The court upheld a 1974 New York State reappoinment order for 10 state legislative districts in Kings County (Brooklyn) in which race was the only criterion.
A lawsuit against the order had been brought by Hasidic Jews, an orthodox sect concentrated in Brooklyn's Williamsburg section. The order fragmented the voting power of 30,000 Hasidim in order to increase the voting power mainly of blacks with whom they coexist, often in racial tension.
With Justice Thurgood Marshall anstaining, the court decided the issue by a 7-to-1 vote, although neither of two reasons given for the ruling was able to command a majority of five.

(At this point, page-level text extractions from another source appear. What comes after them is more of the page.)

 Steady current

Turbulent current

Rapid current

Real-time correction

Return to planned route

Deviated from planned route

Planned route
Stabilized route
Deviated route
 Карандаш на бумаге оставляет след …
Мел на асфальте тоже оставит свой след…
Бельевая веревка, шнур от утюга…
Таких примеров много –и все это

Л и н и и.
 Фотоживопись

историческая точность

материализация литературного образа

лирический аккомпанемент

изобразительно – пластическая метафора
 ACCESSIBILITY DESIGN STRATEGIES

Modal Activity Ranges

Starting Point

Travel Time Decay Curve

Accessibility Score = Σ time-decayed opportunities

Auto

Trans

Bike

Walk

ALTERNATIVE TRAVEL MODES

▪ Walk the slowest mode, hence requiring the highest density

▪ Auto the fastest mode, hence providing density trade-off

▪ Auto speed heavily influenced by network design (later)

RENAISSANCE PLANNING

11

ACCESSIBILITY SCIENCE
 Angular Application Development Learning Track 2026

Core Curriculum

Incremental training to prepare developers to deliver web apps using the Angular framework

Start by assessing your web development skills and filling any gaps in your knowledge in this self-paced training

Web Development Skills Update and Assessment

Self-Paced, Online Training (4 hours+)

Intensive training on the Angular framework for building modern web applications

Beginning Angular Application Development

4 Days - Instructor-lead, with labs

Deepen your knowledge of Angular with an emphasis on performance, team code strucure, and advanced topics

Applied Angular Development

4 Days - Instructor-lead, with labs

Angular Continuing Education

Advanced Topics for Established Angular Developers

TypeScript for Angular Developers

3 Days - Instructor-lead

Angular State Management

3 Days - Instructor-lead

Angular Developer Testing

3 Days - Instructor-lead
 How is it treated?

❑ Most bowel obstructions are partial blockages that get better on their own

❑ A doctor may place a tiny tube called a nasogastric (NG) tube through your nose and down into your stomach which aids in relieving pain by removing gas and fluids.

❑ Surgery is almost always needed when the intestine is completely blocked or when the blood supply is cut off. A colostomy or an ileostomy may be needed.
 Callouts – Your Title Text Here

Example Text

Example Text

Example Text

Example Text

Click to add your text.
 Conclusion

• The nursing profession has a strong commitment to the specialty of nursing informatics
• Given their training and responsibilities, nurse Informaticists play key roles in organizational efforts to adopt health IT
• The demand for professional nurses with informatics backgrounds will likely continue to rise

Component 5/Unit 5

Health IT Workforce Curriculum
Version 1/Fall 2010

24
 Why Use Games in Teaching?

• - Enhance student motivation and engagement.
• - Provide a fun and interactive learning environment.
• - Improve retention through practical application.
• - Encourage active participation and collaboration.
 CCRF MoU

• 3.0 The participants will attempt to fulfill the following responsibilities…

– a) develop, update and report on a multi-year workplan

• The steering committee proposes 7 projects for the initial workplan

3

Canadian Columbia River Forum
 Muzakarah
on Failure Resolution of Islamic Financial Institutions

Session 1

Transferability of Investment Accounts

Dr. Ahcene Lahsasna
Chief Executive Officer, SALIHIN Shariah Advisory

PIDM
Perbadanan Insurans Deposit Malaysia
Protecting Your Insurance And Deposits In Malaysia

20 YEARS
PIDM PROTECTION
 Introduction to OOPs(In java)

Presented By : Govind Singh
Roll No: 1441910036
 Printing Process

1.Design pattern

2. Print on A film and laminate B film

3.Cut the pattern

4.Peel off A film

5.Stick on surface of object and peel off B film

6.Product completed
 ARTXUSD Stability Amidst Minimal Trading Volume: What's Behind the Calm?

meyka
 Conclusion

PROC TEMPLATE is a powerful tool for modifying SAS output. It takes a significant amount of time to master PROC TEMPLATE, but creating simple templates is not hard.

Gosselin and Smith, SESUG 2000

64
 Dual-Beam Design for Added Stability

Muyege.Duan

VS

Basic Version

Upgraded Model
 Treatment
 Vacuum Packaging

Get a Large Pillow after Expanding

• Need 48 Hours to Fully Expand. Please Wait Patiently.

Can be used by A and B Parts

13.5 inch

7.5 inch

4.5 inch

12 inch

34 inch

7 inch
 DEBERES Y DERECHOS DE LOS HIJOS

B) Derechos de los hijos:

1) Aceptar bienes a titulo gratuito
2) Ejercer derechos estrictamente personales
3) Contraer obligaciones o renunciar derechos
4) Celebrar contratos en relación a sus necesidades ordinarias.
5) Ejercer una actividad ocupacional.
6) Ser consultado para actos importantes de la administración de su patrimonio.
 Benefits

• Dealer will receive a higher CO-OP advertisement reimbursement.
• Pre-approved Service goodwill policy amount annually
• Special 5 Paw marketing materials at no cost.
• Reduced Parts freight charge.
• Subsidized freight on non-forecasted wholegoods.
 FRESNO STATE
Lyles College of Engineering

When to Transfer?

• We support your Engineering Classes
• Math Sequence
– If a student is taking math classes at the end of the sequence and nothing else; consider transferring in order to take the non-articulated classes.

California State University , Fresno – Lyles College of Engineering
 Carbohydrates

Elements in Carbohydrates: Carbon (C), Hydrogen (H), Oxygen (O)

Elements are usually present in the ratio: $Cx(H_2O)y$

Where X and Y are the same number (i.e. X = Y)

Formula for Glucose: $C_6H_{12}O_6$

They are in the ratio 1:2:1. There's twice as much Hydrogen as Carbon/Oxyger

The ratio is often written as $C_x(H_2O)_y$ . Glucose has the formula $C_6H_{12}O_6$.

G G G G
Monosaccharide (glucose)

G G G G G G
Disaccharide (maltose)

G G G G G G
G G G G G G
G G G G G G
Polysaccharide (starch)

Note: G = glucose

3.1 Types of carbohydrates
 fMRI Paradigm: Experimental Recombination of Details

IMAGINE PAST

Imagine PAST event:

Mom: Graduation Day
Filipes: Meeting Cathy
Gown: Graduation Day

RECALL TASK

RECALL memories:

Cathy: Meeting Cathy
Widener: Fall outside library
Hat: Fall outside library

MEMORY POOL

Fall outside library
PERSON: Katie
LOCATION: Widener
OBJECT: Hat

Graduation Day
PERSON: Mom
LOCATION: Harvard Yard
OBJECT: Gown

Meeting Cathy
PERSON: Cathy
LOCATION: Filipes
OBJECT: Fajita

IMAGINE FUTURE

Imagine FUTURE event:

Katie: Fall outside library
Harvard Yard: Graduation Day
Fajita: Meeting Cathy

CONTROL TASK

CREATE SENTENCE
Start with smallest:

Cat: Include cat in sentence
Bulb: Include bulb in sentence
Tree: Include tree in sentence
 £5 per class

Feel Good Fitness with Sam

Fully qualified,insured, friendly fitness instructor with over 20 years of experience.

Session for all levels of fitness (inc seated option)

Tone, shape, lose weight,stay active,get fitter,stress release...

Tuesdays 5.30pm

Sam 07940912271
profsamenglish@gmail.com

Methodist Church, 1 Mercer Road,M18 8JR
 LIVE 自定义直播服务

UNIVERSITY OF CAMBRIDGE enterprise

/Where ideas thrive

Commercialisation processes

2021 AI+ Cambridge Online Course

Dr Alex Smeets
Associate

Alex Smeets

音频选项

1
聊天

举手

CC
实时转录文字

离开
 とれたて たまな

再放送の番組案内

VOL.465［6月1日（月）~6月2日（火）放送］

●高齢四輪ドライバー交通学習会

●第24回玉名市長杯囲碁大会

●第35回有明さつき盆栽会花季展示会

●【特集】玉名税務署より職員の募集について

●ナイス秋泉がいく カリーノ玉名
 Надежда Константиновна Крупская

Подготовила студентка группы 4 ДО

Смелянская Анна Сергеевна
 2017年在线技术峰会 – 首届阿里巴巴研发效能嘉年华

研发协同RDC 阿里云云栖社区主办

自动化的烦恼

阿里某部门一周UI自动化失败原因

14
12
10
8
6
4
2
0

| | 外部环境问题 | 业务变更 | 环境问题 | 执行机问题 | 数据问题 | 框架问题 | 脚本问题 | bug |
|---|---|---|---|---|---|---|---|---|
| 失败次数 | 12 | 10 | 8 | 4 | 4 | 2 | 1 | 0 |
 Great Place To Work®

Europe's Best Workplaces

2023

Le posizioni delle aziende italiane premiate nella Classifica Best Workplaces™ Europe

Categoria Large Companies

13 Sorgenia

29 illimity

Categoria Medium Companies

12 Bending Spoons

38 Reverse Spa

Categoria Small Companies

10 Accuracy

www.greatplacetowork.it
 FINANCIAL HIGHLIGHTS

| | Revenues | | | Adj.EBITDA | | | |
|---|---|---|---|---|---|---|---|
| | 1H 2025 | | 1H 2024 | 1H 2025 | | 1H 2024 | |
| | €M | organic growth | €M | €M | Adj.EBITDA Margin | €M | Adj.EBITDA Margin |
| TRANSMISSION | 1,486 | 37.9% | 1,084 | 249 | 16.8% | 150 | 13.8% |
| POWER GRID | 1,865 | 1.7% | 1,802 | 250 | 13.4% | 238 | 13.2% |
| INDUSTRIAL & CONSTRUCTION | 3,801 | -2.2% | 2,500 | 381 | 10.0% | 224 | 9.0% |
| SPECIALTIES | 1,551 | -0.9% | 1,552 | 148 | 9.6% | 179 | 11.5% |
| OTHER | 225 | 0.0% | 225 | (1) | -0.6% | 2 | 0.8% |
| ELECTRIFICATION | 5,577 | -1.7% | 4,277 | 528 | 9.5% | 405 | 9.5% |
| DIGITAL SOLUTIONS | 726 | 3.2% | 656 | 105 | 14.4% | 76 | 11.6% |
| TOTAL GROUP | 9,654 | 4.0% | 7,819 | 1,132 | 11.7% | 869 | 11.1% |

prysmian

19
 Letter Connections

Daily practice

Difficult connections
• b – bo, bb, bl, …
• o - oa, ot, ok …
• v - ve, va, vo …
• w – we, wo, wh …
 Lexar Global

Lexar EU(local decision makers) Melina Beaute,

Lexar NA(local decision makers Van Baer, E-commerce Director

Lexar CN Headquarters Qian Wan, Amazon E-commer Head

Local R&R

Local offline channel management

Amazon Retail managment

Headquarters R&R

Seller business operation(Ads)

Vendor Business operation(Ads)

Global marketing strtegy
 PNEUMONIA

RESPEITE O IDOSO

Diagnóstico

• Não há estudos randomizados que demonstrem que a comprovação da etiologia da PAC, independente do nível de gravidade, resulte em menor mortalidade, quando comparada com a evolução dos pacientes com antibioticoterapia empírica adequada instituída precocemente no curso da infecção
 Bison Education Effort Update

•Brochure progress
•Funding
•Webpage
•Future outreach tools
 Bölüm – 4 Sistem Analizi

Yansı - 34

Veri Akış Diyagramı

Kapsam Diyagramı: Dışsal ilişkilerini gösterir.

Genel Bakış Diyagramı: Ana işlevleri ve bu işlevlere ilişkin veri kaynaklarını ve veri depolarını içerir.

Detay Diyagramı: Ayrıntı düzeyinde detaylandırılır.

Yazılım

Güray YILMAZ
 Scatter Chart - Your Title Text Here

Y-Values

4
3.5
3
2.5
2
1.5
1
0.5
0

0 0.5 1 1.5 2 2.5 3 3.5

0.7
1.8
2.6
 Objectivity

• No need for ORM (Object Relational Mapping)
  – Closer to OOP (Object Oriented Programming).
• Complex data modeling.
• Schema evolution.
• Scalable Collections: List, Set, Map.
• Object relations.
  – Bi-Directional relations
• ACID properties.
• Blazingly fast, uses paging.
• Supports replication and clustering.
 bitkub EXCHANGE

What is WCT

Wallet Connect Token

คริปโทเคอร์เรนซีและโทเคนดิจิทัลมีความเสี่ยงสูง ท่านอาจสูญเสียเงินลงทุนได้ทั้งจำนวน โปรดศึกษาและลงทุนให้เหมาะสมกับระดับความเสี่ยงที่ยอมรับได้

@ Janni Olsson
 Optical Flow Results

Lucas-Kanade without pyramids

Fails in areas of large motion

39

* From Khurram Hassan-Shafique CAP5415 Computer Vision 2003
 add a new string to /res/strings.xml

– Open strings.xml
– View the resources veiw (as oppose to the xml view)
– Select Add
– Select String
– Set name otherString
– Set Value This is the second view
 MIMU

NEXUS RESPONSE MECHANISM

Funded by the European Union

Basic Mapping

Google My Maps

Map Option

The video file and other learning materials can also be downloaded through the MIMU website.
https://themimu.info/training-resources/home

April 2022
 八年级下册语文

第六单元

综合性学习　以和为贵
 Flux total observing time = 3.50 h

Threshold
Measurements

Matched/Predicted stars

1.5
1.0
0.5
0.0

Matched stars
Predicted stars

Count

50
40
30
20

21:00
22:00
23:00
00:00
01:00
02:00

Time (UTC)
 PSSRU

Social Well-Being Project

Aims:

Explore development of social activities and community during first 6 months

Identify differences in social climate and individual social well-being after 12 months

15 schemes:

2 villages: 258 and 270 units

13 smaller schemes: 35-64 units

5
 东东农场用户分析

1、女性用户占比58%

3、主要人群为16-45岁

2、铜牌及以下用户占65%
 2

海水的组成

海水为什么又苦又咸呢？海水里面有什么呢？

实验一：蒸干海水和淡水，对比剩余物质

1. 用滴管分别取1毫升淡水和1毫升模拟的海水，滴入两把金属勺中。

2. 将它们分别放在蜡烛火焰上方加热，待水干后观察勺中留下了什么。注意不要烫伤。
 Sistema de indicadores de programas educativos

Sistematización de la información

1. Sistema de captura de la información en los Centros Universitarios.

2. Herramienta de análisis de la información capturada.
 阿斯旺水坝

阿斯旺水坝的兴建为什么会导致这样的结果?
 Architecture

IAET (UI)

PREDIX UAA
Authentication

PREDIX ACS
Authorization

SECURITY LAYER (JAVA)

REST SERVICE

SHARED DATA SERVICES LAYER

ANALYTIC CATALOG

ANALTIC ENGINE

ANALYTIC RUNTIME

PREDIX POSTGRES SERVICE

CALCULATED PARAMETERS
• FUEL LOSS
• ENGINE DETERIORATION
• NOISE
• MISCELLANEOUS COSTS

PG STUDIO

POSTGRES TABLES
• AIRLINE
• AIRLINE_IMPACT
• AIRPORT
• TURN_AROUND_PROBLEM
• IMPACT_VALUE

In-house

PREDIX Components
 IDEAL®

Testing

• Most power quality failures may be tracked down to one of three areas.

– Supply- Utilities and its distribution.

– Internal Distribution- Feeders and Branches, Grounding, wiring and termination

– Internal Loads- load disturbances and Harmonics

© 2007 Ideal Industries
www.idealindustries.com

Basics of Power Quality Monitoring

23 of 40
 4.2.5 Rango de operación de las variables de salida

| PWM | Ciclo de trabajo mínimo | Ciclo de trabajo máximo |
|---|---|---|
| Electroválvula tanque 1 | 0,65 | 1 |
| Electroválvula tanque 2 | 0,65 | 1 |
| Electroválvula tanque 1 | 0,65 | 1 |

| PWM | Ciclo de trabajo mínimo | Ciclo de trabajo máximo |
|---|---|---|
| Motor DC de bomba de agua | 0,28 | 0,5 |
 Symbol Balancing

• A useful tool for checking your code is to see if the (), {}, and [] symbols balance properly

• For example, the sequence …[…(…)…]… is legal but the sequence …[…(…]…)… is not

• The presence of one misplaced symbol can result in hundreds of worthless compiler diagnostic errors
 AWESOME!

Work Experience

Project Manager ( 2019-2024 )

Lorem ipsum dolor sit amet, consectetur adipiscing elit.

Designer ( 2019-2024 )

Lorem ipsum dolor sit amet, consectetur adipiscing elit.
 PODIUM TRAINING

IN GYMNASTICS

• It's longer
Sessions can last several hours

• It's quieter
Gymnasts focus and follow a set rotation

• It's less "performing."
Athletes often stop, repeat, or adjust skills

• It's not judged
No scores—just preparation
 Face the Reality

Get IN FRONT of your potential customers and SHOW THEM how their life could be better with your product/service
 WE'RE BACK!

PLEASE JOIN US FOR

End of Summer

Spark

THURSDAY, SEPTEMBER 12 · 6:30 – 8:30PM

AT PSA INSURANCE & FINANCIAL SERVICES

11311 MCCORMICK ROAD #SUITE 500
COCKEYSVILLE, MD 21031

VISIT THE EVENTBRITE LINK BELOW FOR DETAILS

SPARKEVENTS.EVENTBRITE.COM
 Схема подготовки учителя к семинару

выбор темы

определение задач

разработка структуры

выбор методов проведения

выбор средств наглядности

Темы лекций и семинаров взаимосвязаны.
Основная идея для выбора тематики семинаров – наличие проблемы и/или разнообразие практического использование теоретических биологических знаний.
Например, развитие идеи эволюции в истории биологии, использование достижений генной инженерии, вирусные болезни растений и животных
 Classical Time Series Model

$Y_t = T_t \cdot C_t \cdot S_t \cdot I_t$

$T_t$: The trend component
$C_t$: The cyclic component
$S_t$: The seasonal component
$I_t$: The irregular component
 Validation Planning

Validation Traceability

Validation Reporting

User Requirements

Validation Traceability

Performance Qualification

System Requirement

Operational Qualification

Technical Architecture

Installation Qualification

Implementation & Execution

Four justices said the Constitution permits a state to use racial criteria to comply with the Voting Rights Act amendments of 1970, which extended to parts of some Northern states the 1965 law that enfranchised thousands of blacks in the South.
The amendaments restrain a state from implementing a redistricting plan until either the U.S. District Court for the Distric of Columbia or the Attorney General declares that the plan "does not have the purpose and will not have the effect of abridging the right to vote on account of race or color . . ."
There other justices said the New York plan was permissible under the 14th and 15th Amendments, which provide for equal protection of the laws and forbid denial of the right to vote "on account of race, color or previus condition of servitude."
In an opinion for the court, Justice Byron R. White said the amendments permit a state to realign voting districts so as to make the number that have a nonwhite majority approximate the percentage of nonwhites in the entire affected county.
The ruling decided what Chief Justice Warren E. Burger, the dissenter, characterized as a "difficult case." But in initial reactions, the significance of the ruling was disputed, partly because neither of the two reasons for it had a majority.
In the justice Department, which has supported the New York plan, sources said an invalidation of the plan would have made the Voting Rights Act extremely hard to administer anywhere in the country. But they doubted that the affirmation of the plan would have broad impact.
In contrast, the NAACP Legal Defense and Educational Fund termed the decision "a major and encouraging pronouncement on affirmative action with important implications in the areas of employment discrimination and education."
Justice Marshall is a former director-counsel of the fund.
The Hasidic community had been entirely in one Senate distirct that was 37 per cent nonwhite and one Assembly district that was 61 per cent nonwhite.
To give the districts the 63 per cent nonwhite majorities deemed to be fair, the redistricting plan, which the Attorney General approved, sliced the Hasidic community in two, moving half of it to adjoining district.
Justice White said the state "no doubt . . . deliberately used race in a purposeful manner" but agreed with the Second U.S. Circuit Court of Appeals that because the voting rights law "necessarily deals with race or color, corrective action under it must do the same."
The plan "represented no racial slur or stigma with respect to whites or any other race," White said. " . . . There was no fencing out of white population from . . . the political processes of the county, and the plan did not unfairly cancel out white voting strength."
Dissenting, Burger said he "cannot square the mechanical racial gerrymandering in this case" with the Constitution. He said that "the use of a mathematical formula tends to sustain the existence of ghettos by promoting the notion that political clout is to be gained by marshaling particular racial, ethnic or religious groups in enclaves."